Elvis the Pelvis by ManWoman
Elvis the Pelvis by ManWoman

ManWoman: Yes, that was a series where I was trying to exorcise the Catholic nineteen fifties sexual hang-ups I inherited and had dragged behind me for years. You can leave church but does it leave you? I called it Smut Therapy where the paintings were the therapy. I was raised on a bully god who was pleased if you were dead from the neck down. He created you imperfect and then was pissed off when you acted imperfect—go figure!

My visionary experiences were of a sweet bride soul ascending up into the ecstatic light—burning up, freed of ego and melting into oneness. But the other aspect, unspoken at the time, was that this plunge of my soul into the void of pure pleasure was just like the plunge of my penis into a juicy vagina and the explosion of my sperm up into the womb of the sacred. Free at last! Whole at last! I knew nothing of the Tantric and was slightly disturbed by the parallel because of all the “god hates sex” I had been taught. Now I could say I’m having sex with god. The whole universe is nothing but fucking, endless cycles of birth, becoming, bliss—billions of vaginas popping out new life. People have sex, animals have sex, plants have sex—and love is at the centre of all. I had to dream up an new incarnation for god. God needs a facelift! Perhaps the audience for my work is still unborn but every generation loves it more than the last.

Gyrus: What are your immediate plans for the Friends of the Swastika network—where do you see it going?

ManWoman: I don’t know. It is growing so fast, I’ll just see where it takes me. I started by myself thirty years ago. Twenty years ago I met Carolyn O’Neil from Swastika, Ontario. Ten years ago there were four of us. Then, after the interview in Modern Primitives by Re/Search of San Francisco in 1989, it built into about fifty friends around the world by snail mail, pen-pal style. Now only six months after putting Friends of the Swastika online I’ve got hundreds of friends all over the world. Some have suggested a membership fee and newsletter. I like it as a grass-roots movement without a lot of organization or control. I’m getting photos and info from all parts of the world such as I did from you when you sent me the photos of the famous Swastika Stone on Ilkley Moor in Yorkshire. It’s a friendship of kindred souls and now that we have a guest book we can all interconnect. I’m not quite sure where it’s going but plenty of enthusiasts are asking to get involved even if that means getting a swastika tattoo or just spreading the word to others. It’s a place where major ignorance needs to be overcome and there’s a certain safety in numbers. I’m not asking anyone to be a martyr. The swastika has a tremendous stigma attached to it. You, yourself, are aiding this cause by interviewing me and I thank you for that.

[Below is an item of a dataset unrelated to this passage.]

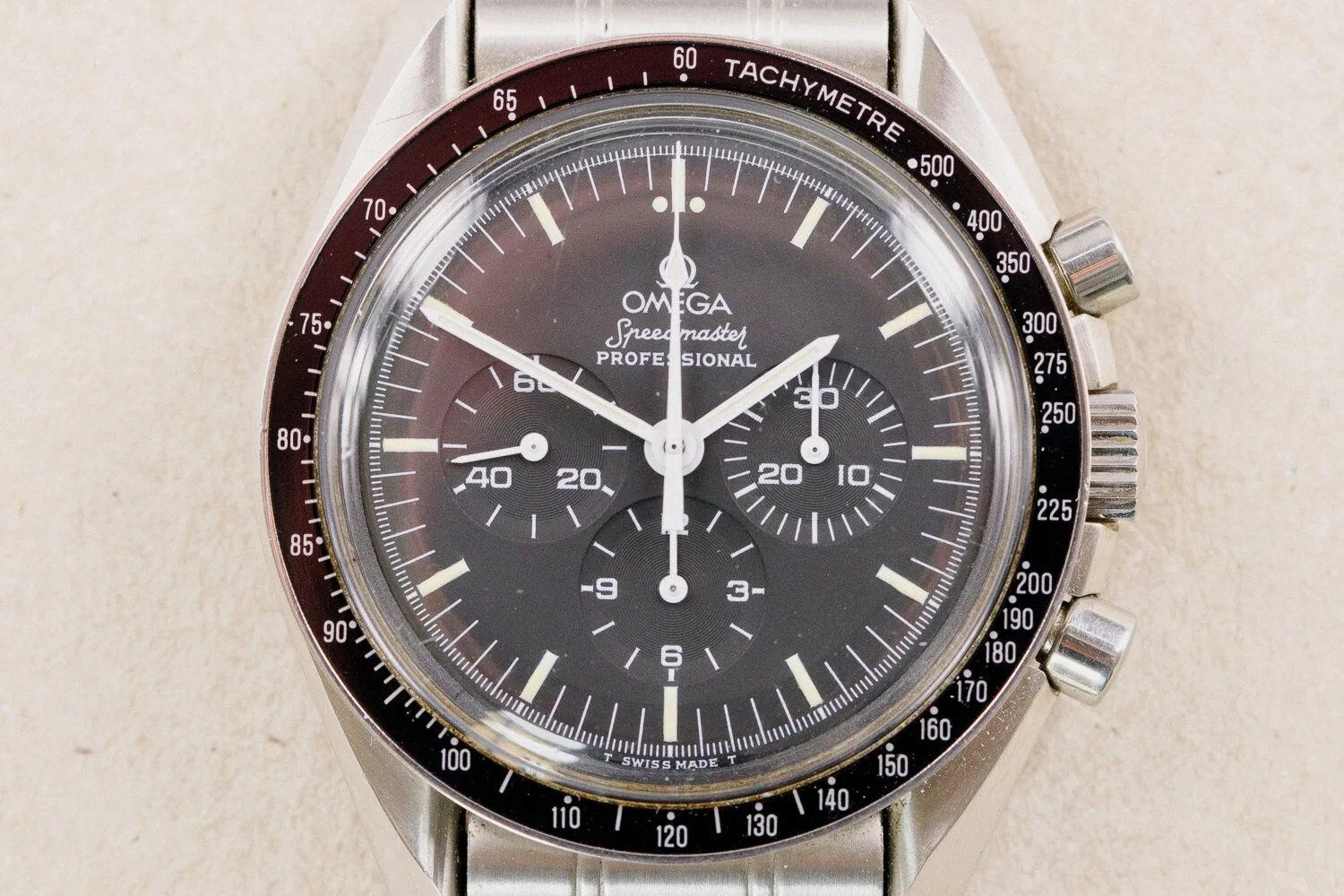 Omega_Speedmaster_MoonWatch_145022_3590_Fir_Tree_Tritium_2.jpg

ManWoman. Photo by Harry Kemball

I just did another interview for the July issue of International Tattoo Art magazine. The Swastika is re-emerging in the alternative pop culture much to the shock of those who are still thinking in the old idiom: in the punk rock world, in the flying saucer cults, in the street gangs, in the renaissance of tattooing that is happening—tribal tattoos like Celtic knots, Maori spirals, the Buddhist seal of perfection. The Declaration of Independence of the Swastika has been signed by many famous artists, poets, tattooers; cool people including Lyle Tuttle, Leo Zulueta, Hanky Panky of Amsterdam, Billy Shire, Charles Gatewood, Spider Webb, Robert Delford Brown, Clayton Patterson, Joe Coleman, Bob Roberts, Steve Bonge, Chris Pfouts, Jonathan Shaw, Jack Rudy and Paul Jeffries. I’m very excited about it! Especially looking back on the dream I had about redeeming the swastika thirty years ago. The time is ripe!